WHAT THE TASK REQUIRES: Can you reproduce all of the records below word for word, leaving out the pictures?

-=-=-

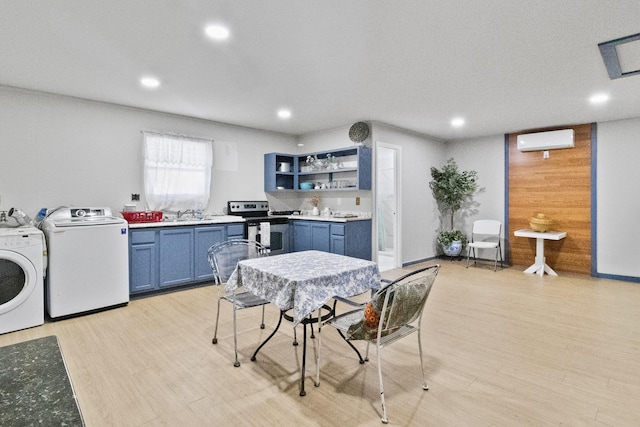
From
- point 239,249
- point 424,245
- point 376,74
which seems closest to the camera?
point 239,249

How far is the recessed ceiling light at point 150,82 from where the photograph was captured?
3518mm

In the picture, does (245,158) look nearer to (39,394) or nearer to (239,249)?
(239,249)

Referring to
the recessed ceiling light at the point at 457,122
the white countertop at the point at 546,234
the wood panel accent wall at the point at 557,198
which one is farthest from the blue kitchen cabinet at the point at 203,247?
the wood panel accent wall at the point at 557,198

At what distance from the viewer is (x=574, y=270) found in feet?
18.3

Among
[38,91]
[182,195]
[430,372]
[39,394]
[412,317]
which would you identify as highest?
[38,91]

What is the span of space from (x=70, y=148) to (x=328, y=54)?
333 centimetres

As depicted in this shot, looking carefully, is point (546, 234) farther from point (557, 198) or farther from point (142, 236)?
point (142, 236)

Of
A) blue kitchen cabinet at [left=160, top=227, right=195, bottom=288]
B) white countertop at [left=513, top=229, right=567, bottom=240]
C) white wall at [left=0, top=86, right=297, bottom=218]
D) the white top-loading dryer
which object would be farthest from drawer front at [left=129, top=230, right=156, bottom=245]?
white countertop at [left=513, top=229, right=567, bottom=240]

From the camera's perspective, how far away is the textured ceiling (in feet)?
7.47

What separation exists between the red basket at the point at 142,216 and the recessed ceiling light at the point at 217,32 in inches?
103

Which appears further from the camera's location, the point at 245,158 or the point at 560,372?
the point at 245,158

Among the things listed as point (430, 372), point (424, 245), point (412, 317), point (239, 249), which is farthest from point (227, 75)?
point (424, 245)

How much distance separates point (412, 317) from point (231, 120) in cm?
431

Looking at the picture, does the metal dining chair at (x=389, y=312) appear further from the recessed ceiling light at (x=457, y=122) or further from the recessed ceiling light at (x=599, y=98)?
the recessed ceiling light at (x=457, y=122)
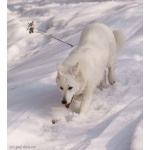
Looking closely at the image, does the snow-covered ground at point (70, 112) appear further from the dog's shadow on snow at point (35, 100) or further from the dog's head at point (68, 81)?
the dog's head at point (68, 81)

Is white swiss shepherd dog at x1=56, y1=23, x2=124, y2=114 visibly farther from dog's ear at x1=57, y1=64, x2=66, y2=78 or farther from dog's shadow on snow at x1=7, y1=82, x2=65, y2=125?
dog's shadow on snow at x1=7, y1=82, x2=65, y2=125

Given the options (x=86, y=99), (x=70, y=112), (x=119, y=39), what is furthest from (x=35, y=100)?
(x=119, y=39)

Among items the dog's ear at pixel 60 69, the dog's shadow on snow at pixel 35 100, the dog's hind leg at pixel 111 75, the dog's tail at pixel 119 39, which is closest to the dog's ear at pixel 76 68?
the dog's ear at pixel 60 69

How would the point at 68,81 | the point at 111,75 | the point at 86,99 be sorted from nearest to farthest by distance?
1. the point at 68,81
2. the point at 86,99
3. the point at 111,75

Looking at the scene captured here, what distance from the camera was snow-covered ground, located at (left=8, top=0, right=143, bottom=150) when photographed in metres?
4.01

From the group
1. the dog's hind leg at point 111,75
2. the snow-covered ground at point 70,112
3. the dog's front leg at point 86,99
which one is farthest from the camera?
the dog's hind leg at point 111,75

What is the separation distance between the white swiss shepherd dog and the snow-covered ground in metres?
0.19

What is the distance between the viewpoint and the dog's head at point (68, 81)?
4578mm

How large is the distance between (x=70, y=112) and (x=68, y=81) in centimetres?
48

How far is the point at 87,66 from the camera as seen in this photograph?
4836mm

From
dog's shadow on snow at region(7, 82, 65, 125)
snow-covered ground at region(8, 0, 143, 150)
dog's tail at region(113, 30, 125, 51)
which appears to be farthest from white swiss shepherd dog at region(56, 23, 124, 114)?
dog's shadow on snow at region(7, 82, 65, 125)

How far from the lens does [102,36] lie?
18.0 ft

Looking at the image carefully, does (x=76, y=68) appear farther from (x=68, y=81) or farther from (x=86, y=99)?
(x=86, y=99)

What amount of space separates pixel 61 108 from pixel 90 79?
55 cm
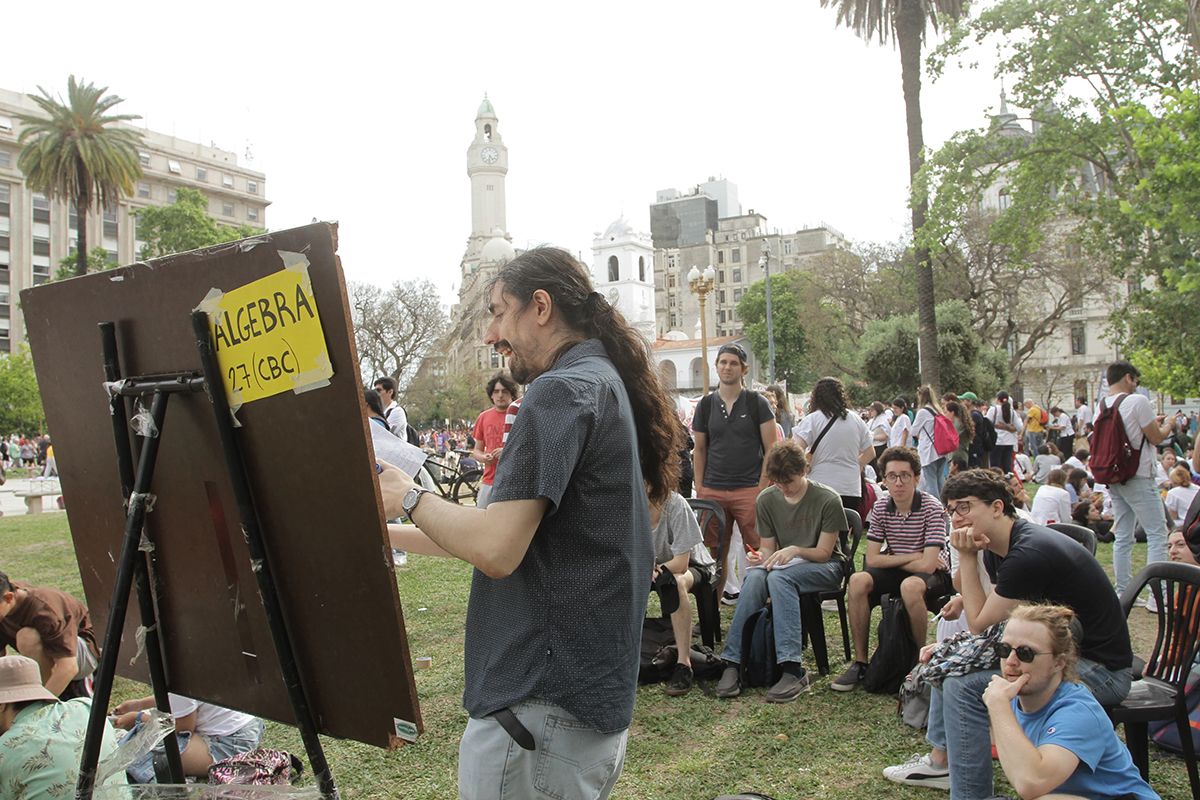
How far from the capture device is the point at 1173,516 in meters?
9.05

-=-=-

RESPONSE TO THIS EXERCISE:
From
- point 239,249
- point 424,245
- point 376,74
which seems closest to the camera?
point 239,249

How far is the recessed ceiling light at point 150,82 from where the photograph was captured?
3518mm

In the picture, does (245,158) look nearer to (39,394) or nearer to (239,249)?
(239,249)

Referring to
the recessed ceiling light at the point at 457,122
the white countertop at the point at 546,234
the wood panel accent wall at the point at 557,198
which one is farthest from the blue kitchen cabinet at the point at 203,247?
the wood panel accent wall at the point at 557,198

At what distance from the viewer is (x=574, y=270) found in feet?
18.3

Among
[38,91]
[182,195]
[430,372]
[39,394]
[412,317]
which would you identify as highest?
[38,91]

What is the span of space from (x=70, y=148) to (x=328, y=54)?
333 centimetres

As depicted in this shot, looking carefully, is point (546, 234) farther from point (557, 198) or farther from point (142, 236)?
point (142, 236)

Of
A) blue kitchen cabinet at [left=160, top=227, right=195, bottom=288]
B) white countertop at [left=513, top=229, right=567, bottom=240]
C) white wall at [left=0, top=86, right=297, bottom=218]
D) the white top-loading dryer
which object would be farthest from drawer front at [left=129, top=230, right=156, bottom=245]?
white countertop at [left=513, top=229, right=567, bottom=240]

From the camera's perspective, how far away is the textured ceiling (in feet)?
7.47

What separation exists between the red basket at the point at 142,216 and the recessed ceiling light at the point at 217,32 in inches?
103

Which appears further from the camera's location, the point at 245,158 or the point at 560,372?
the point at 245,158

Among the things listed as point (430, 372), point (424, 245), point (412, 317), point (239, 249), which is farthest from point (227, 75)?
point (424, 245)

How much distance separates point (412, 317) from point (231, 120) in cm?
431

Looking at the picture, does the metal dining chair at (x=389, y=312) appear further from the recessed ceiling light at (x=457, y=122) or further from the recessed ceiling light at (x=599, y=98)?
the recessed ceiling light at (x=457, y=122)
Looking closely at the image, does the snow-covered ground at point (70, 112) appear further from the dog's shadow on snow at point (35, 100) or further from the dog's head at point (68, 81)?
the dog's head at point (68, 81)

Is white swiss shepherd dog at x1=56, y1=23, x2=124, y2=114 visibly farther from dog's ear at x1=57, y1=64, x2=66, y2=78 or farther from dog's shadow on snow at x1=7, y1=82, x2=65, y2=125?
dog's shadow on snow at x1=7, y1=82, x2=65, y2=125

Given the options (x=86, y=99), (x=70, y=112), (x=119, y=39), what is furthest from (x=35, y=100)?
(x=119, y=39)

Among items the dog's ear at pixel 60 69, the dog's shadow on snow at pixel 35 100, the dog's hind leg at pixel 111 75, the dog's tail at pixel 119 39, which is closest to the dog's ear at pixel 76 68?
the dog's ear at pixel 60 69

How would the point at 68,81 | the point at 111,75 | the point at 86,99 be sorted from nearest to farthest by distance?
1. the point at 68,81
2. the point at 86,99
3. the point at 111,75

Looking at the scene captured here, what distance from the camera was snow-covered ground, located at (left=8, top=0, right=143, bottom=150) when photographed in metres?
4.01

From the group
1. the dog's hind leg at point 111,75
2. the snow-covered ground at point 70,112
3. the dog's front leg at point 86,99
which one is farthest from the camera?
the dog's hind leg at point 111,75

What is the separation distance between the white swiss shepherd dog and the snow-covered ground in metres?
0.19

What is the distance between the viewpoint and the dog's head at point (68, 81)?
4578mm

How large is the distance between (x=70, y=112) and (x=68, y=81) in centimetres?
48

How far is the point at 87,66 from the camera as seen in this photograph?
4836mm

From
dog's shadow on snow at region(7, 82, 65, 125)
snow-covered ground at region(8, 0, 143, 150)
dog's tail at region(113, 30, 125, 51)
which appears to be farthest from white swiss shepherd dog at region(56, 23, 124, 114)?
dog's shadow on snow at region(7, 82, 65, 125)

How far from the lens does [102,36] lie?
18.0 ft

Looking at the image carefully, does (x=76, y=68) appear farther from (x=68, y=81) or farther from (x=86, y=99)?
(x=86, y=99)

What amount of space separates pixel 61 108 from pixel 90 79?
55 cm
How far from the capture device is the point at 1173,516 in meters?
9.05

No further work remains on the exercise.